Rien ne prédestinait Nan Goldin à devenir une icône flamboyante de la marginalité. Née en 1953 au sein d’une famille juive ashkénaze de la middle class américaine, elle étouffe sous les normes austères qu’on tente de lui imposer. Le suicide de sa sœur, enfermée en hôpital psychiatrique, puis le silence insupportable de ses parents l’arrachent à l’idée d’une vie « normale ». La jeune photographe en devenir prend la fuite.

Dès lors, Nan Goldin choisit les marges comme refuge et comme source d’inspiration. Son ami, le photographe David Armstrong, l’introduit dans le monde des drag queens, où son regard unique sur la marginalité prend forme. L’artiste ne quittera plus jamais l’underground. Hippies, travailleuses du sexe, communautés queer, artistes fauchés : tous deviennent sa famille, sa « tribu ».

Quête de vérité

Tout au long du documentaire, ses photos se succèdent. Tellement brutes, tellement vivantes que certaines semblent presque en mouvement, nourries par les commentaires de sa voix rocailleuse – quasiment la seule qu’on entendra. 

Au silence de ses parents, Nan Goldin oppose une quête de vérité totale, à travers une photographie sans filtre, trash, parfois violente. Son appareil photo, qu’elle ne quitte plus depuis l’adolescence, devient à la fois un bouclier et un miroir. C’est une première dans le monde de l’art : l’artiste se dévoile entièrement, aussi bien dans ses rapports sexuels qu’après son passage à tabac par son ex-petit ami.

En ressort une série photographique intitulée La Ballade de la dépendance sexuelle, un cri rageur né de la nécessité vitale de prouver que ces vies marginales existent et qu’elles sont politiques. Nan Goldin fait de sa vie un documentaire et photographie ses amis de la première rencontre jusqu’au cercueil — comme l’artiste et écrivaine Cookie Müller, morte tragiquement du sida.

Une vie de combats

À plus de soixante-dix ans, la photographe, désormais exposée dans les plus grands musées du monde, n’a rien perdu de sa fureur de vivre. Devenue accro à l’OxyContin à la suite d’ une opération banale, l’ancienne héroïnomane comprend rapidement qu’elle a été prise dans un engrenage industriel. Cet antidouleur, en plus d’être extrêmement addictif, a provoqué des overdoses par centaine de milliers.
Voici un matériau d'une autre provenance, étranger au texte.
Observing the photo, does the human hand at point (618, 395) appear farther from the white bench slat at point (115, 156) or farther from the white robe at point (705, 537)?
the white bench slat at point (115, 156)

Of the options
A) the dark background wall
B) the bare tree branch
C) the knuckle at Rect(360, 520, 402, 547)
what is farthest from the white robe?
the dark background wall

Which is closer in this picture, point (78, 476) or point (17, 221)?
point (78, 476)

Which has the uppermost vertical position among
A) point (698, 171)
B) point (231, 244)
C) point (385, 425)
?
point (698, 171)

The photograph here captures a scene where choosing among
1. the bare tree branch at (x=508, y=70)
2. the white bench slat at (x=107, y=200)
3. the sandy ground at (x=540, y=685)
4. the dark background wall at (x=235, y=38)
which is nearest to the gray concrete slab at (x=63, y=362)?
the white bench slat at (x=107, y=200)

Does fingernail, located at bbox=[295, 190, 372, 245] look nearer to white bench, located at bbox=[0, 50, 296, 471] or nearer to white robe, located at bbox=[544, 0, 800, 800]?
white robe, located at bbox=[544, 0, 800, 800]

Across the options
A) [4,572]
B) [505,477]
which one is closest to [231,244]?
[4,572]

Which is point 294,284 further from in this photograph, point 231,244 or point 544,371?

Le documentaire raconte comment, après quelques recherches, elle découvre que derrière l’explosion de ces opioïdes se trouve la famille Sackler, mécène des plus grands musées du monde (le Louvre, le Guggenheim, le Met, etc.), où elle expose depuis des années. En réaction, avec son collectif PAIN, elle décide de rendre cette responsabilité visible. Le groupe d’activistes mène des interventions spectaculaires dans les musées financés par les Sackler : die-in au Met, pluies de fausses ordonnances au Guggenheim de New York… Jusqu’au procès. Victoire : Nan Golding et ses acolytes obtiennent le retrait du mécénat Sackler de plusieurs de ces institutions culturelles à partir de 2021.
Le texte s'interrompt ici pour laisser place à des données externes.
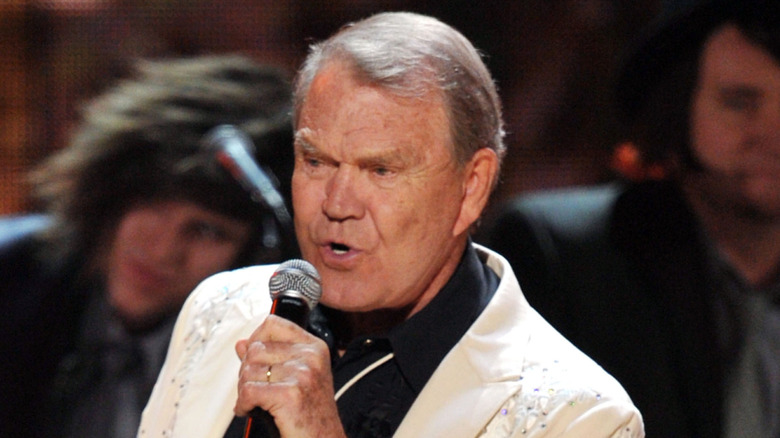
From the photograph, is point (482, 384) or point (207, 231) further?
point (207, 231)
Cette quête de vérité, l’artiste – toujours aussi intransigeante – finit par la mener aussi au sein de sa propre famille. Dans une ultime scène déchirante, son enquête questionne le rôle de sa mère dans l’internement de sa sœur en psychiatrie, blessure originelle qui impactera toute son existence.

Jean-Baptiste Stoecklin

Toute la beauté et le sang versé, Laura Poitras, film américain, 2h07.